:: RAW RECORDS ::
>>>

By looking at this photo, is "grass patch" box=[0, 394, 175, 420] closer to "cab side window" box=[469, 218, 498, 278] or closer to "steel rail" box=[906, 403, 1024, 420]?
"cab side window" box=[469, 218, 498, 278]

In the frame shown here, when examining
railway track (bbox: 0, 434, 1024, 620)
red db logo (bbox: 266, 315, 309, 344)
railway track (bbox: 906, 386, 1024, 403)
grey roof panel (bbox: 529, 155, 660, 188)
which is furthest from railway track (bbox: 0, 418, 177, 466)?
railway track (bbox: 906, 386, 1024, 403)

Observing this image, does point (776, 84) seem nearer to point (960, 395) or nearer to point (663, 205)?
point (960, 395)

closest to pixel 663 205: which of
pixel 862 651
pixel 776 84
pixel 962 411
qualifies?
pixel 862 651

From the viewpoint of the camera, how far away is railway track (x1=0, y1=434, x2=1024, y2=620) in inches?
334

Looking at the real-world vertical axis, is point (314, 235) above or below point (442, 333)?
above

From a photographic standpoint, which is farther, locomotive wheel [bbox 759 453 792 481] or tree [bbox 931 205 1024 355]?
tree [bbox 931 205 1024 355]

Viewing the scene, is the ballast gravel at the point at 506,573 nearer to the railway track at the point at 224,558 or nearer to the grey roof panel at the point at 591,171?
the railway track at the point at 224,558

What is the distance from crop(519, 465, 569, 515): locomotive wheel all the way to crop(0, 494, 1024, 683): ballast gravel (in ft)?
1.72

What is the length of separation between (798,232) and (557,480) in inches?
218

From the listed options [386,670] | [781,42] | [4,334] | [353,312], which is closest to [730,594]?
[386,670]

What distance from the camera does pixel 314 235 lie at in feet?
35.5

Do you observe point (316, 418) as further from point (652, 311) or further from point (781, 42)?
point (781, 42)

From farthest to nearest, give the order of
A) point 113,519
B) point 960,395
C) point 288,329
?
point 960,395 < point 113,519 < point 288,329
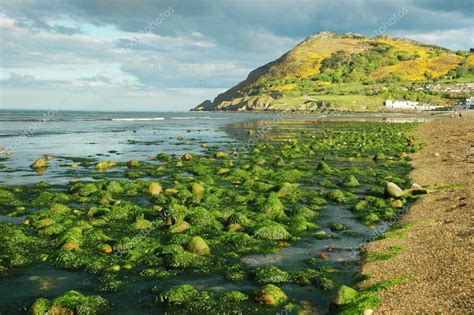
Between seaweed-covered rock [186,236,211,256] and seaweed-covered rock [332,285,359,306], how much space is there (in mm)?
4895

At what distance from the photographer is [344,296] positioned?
383 inches

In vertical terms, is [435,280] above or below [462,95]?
below

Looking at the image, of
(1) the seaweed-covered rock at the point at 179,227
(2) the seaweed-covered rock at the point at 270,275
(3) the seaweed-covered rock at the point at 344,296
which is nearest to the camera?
(3) the seaweed-covered rock at the point at 344,296

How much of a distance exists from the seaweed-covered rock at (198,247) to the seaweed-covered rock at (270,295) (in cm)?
342

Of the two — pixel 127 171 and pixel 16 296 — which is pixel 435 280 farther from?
pixel 127 171

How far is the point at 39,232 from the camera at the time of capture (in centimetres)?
1480

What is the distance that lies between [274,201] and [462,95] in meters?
173

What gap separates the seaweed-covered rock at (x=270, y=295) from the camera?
999 centimetres

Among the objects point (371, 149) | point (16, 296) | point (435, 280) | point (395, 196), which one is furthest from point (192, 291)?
point (371, 149)

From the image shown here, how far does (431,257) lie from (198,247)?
23.5ft

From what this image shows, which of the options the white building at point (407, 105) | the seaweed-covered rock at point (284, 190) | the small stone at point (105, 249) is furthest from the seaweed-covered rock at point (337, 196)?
the white building at point (407, 105)

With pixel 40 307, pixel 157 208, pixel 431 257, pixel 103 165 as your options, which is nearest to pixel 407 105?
pixel 103 165

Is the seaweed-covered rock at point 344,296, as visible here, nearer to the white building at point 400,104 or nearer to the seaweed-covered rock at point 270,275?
the seaweed-covered rock at point 270,275

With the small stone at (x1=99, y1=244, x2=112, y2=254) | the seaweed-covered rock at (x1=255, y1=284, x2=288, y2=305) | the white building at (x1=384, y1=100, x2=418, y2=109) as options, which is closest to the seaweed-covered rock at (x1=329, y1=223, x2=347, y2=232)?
the seaweed-covered rock at (x1=255, y1=284, x2=288, y2=305)
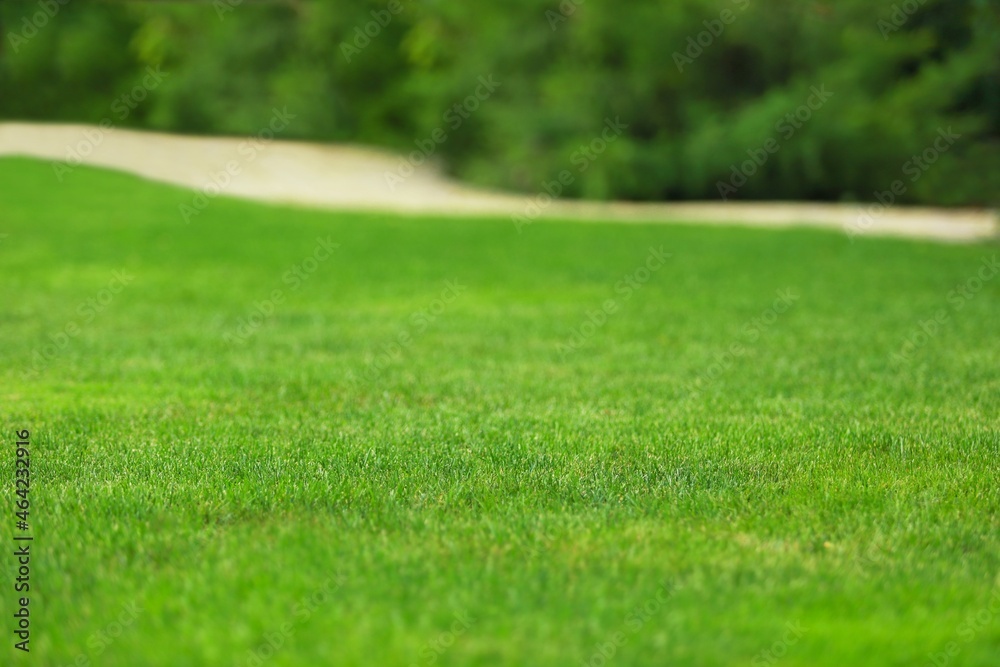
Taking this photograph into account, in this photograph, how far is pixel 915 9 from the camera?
2303cm

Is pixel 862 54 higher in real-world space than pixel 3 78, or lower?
higher

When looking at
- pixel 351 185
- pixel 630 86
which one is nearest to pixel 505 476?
pixel 630 86

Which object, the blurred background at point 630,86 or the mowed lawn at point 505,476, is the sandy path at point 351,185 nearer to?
the blurred background at point 630,86

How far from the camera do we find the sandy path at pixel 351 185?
20344mm

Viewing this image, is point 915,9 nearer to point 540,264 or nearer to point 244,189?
point 540,264

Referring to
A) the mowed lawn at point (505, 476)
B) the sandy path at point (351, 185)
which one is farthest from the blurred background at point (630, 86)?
the mowed lawn at point (505, 476)

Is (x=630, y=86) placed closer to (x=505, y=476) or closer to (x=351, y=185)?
(x=351, y=185)

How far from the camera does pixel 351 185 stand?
1005 inches

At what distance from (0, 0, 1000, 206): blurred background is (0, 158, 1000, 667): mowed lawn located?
12.2 m

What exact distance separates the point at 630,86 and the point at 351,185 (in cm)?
739

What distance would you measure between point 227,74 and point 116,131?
4404mm

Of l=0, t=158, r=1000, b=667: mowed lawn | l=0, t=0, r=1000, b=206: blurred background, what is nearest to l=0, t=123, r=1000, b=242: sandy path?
l=0, t=0, r=1000, b=206: blurred background

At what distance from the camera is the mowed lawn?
3293mm

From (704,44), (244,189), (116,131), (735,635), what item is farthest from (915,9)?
(735,635)
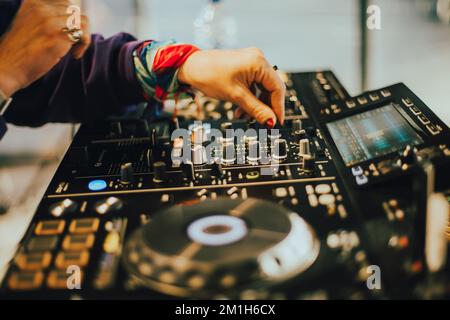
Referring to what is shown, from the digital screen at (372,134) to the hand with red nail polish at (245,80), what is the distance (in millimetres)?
128

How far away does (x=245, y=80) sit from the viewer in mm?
1144

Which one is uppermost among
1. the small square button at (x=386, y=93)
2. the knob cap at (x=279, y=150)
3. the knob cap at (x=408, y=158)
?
the small square button at (x=386, y=93)

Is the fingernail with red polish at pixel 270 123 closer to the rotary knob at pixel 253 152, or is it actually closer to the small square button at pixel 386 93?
the rotary knob at pixel 253 152

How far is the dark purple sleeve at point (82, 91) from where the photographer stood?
1381 millimetres

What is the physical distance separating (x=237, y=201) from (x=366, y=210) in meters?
0.18

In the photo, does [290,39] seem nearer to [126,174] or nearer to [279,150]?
[279,150]

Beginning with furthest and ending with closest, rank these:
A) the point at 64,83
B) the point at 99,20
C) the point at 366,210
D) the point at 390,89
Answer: the point at 99,20
the point at 64,83
the point at 390,89
the point at 366,210

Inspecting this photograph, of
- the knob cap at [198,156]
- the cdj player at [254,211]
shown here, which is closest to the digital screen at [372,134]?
the cdj player at [254,211]

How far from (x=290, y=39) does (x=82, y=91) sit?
2571 mm

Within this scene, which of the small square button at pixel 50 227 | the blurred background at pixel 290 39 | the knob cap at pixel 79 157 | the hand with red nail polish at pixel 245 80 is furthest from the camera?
the blurred background at pixel 290 39

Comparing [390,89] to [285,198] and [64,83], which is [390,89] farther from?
[64,83]

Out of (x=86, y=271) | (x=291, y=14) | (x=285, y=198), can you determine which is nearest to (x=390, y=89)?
(x=285, y=198)

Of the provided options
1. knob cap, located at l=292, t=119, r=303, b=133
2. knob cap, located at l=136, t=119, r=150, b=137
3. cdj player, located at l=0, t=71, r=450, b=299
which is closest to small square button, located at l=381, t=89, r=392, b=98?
cdj player, located at l=0, t=71, r=450, b=299
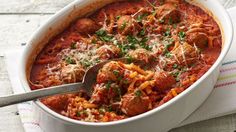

<<<

:: GIVEN EXERCISE ::
Quote the items starting with the line containing "How much of" and ending with the line containing "999 centimetres", both included, reproducing each line without change.

:: EXERCISE ANSWER ::
How much of a distance exists from the seaweed-covered rock at (198,247) to the seaweed-covered rock at (270,295) (in cm)?
342

Of the two — pixel 127 171 and pixel 16 296 — which is pixel 435 280 farther from?
pixel 127 171

How far is the point at 39,232 from the camera at the time of capture (in centimetres)?
1480

What is the distance that lies between [274,201] and [462,95] in meters?
173

What gap separates the seaweed-covered rock at (x=270, y=295) from the camera?
999 centimetres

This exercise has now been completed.